A paediatric radiologist, Dr Dele Kammen, has said that children with sickle cell disease stand a higher risk of developing stroke and hip bone fracture, urging that parents ensure their care is prioritised right from childhood.

Dr Kammen, a paediatric radiology at the University of San Francisco, stated this in a lecture entitled “Sickle Cell Disease Imaging and Current Concepts: Imaging Manifestations and Treatment” at the University College Hospital, Ibadan.

The expert stated that the burden of stroke, a leading cause of death in children with sickle cell disease could be reduced through chronic blood transfusion.

She declared that the incidence of stroke in sickle cell disease is 15 per cent and that this increases between ages six and nine, adding that stroke accounts for 12 per cent of death before age of 20.

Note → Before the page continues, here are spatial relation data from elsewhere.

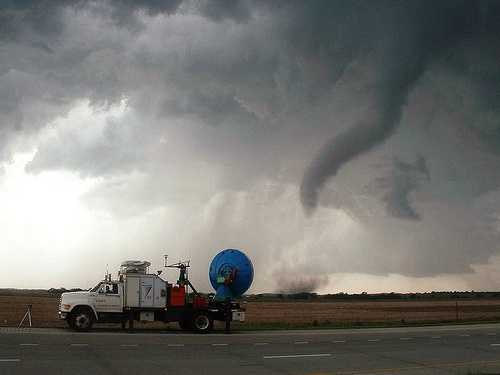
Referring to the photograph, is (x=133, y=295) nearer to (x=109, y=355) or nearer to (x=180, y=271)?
(x=180, y=271)

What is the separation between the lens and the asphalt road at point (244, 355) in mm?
14930

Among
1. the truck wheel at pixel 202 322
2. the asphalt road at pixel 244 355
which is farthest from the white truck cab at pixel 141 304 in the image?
the asphalt road at pixel 244 355

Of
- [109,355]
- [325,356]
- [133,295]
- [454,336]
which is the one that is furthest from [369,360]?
[133,295]

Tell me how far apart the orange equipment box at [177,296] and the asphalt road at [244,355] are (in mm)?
Answer: 5512

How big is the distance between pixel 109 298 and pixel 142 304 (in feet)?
5.36

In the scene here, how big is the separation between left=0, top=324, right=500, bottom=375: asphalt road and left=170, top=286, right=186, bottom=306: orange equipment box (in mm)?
5512

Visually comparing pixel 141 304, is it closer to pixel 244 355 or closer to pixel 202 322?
pixel 202 322

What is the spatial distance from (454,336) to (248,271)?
36.9ft

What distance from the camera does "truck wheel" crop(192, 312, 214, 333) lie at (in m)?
29.7

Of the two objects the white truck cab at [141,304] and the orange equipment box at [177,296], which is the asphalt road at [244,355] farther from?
the orange equipment box at [177,296]

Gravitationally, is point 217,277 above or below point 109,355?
above

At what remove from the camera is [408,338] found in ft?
87.6

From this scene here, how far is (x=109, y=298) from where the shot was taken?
92.5 ft

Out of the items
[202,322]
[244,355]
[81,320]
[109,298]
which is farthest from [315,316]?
[244,355]
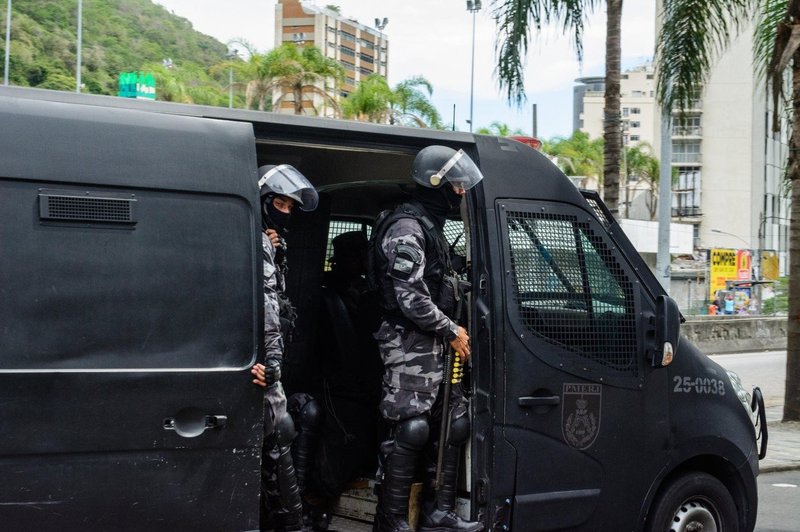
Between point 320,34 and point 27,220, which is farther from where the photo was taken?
point 320,34

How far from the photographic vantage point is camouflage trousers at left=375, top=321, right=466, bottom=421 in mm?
4602

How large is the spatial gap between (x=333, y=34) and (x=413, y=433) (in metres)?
145

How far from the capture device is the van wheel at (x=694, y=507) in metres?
4.96

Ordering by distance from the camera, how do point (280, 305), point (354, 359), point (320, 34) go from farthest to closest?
point (320, 34), point (354, 359), point (280, 305)

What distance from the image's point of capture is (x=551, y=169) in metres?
4.87

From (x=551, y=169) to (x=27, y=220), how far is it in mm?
2524

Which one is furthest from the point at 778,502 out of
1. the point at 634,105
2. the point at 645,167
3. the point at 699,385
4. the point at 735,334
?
the point at 634,105

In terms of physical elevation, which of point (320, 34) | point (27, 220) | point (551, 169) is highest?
point (320, 34)

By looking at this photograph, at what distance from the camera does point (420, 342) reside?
4.62 meters

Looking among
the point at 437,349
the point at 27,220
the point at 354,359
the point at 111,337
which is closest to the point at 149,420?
the point at 111,337

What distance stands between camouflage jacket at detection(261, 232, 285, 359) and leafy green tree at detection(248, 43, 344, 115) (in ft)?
124

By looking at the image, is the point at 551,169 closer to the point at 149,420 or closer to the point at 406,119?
the point at 149,420

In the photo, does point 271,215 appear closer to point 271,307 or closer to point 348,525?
point 271,307

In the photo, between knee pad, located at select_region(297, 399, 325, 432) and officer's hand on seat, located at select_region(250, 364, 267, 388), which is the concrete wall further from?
officer's hand on seat, located at select_region(250, 364, 267, 388)
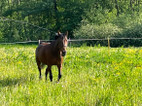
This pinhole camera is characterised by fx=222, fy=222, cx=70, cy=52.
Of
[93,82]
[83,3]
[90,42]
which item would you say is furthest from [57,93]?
[83,3]

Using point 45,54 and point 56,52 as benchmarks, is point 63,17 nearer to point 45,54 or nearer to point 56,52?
point 45,54

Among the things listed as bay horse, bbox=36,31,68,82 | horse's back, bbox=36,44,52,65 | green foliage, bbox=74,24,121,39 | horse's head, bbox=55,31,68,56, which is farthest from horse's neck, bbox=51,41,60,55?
green foliage, bbox=74,24,121,39

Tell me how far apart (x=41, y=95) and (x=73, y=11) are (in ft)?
144

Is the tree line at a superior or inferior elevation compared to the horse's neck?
inferior

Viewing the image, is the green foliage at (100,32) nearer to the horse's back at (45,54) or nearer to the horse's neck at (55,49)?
the horse's back at (45,54)

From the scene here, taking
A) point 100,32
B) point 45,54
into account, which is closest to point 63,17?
point 100,32

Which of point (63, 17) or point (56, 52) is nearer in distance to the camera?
point (56, 52)

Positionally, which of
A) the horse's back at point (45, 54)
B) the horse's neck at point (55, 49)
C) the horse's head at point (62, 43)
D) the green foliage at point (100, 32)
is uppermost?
the horse's head at point (62, 43)

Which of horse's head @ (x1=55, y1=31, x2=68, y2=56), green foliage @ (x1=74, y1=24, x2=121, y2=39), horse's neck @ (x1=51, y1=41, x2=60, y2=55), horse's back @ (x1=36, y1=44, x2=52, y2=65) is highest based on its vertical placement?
horse's head @ (x1=55, y1=31, x2=68, y2=56)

The expert, adding that children could also suffer from what is called a silent stroke, said that children with sickle cell disease can be effectively screened using the transcranial doppler to determine those that may be at risk of stroke.

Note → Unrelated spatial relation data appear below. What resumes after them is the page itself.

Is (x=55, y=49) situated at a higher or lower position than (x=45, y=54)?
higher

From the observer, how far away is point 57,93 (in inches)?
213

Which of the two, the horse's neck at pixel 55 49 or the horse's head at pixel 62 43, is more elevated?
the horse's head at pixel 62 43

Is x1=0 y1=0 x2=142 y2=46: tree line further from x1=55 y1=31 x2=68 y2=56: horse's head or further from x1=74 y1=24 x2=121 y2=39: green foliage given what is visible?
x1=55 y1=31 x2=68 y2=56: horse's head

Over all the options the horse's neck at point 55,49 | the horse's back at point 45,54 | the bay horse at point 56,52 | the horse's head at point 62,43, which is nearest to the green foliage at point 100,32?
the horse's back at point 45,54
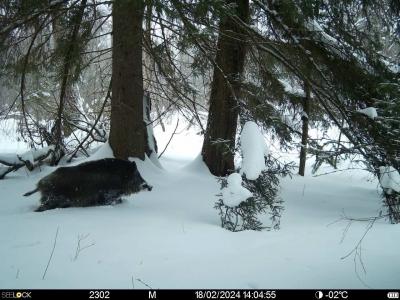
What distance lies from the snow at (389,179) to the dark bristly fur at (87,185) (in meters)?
4.05

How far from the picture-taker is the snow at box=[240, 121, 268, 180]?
4.81 meters

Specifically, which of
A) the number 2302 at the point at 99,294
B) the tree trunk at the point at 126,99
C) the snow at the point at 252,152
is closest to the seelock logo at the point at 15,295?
the number 2302 at the point at 99,294

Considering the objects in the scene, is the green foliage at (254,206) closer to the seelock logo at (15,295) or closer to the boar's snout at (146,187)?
the boar's snout at (146,187)

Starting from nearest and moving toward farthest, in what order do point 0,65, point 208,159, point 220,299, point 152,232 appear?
1. point 220,299
2. point 152,232
3. point 0,65
4. point 208,159

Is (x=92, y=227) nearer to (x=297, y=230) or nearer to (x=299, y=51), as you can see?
(x=297, y=230)

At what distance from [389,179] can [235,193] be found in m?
2.21

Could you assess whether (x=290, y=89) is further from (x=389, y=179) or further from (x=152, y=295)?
(x=152, y=295)

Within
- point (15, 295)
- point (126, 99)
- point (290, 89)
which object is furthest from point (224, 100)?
point (15, 295)

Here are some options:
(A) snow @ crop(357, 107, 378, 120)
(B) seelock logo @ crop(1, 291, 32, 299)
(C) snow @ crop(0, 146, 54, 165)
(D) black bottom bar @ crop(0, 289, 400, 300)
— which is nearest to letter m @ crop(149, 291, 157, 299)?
(D) black bottom bar @ crop(0, 289, 400, 300)

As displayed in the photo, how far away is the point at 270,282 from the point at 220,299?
54 cm

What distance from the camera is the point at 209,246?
424 centimetres

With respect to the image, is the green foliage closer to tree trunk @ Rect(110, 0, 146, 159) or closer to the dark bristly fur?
the dark bristly fur

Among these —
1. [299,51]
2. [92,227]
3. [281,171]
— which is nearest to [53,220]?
[92,227]

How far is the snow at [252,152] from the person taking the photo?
4812mm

According to her, “In the United States, 20 per cent of the children with sickle cell disease is on chronic blood transfusion. And through chronic blood transfusion, their risk of developing a stroke is reduced from 11 per cent to one per cent.

She explained that chronic blood transfusion helps to reduce the risk of stroke by improving blood oxygenation and key to treating chronic and acute complications of sickle cell disease.

However, she highlighted challenges of chronic blood transfusion to include high cost, unavailability of blood, transfusion reactions and iron overload.

The expert, however, stated that hydroxyl urea is also an approved drug that sickle cell patients can use to improve their well being and decrease complications of sickle cell disease, including sickle cell crisis.

Dr Kammen added that studies from Ibadan had shown that hydroxyl urea significantly reduces transcranial Doppler levels in children, and as such also a potential treatment for prevention of complications of sickle cell disease like stroke.

The expert, however, warned that use of hydroxyl urea need to be monitored effectively given that it can lead to suppression of the bone marrow and abnormal liver function test.

On hip bone collapse, she stated that persons with sickle cell need vigorous physical therapy to help to delay hip bone collapse, which can only be repaired by hip bone replacement.

Professor Ikeoluwa Lagunju, head, Department of Paediatrics, University College Hospital, said UCH has been offering trans cranial Doppler tests in the last eight years, adding that “in a cohort of patients been studied, and using hydroxyl urea,  we have only had one case of stroke.”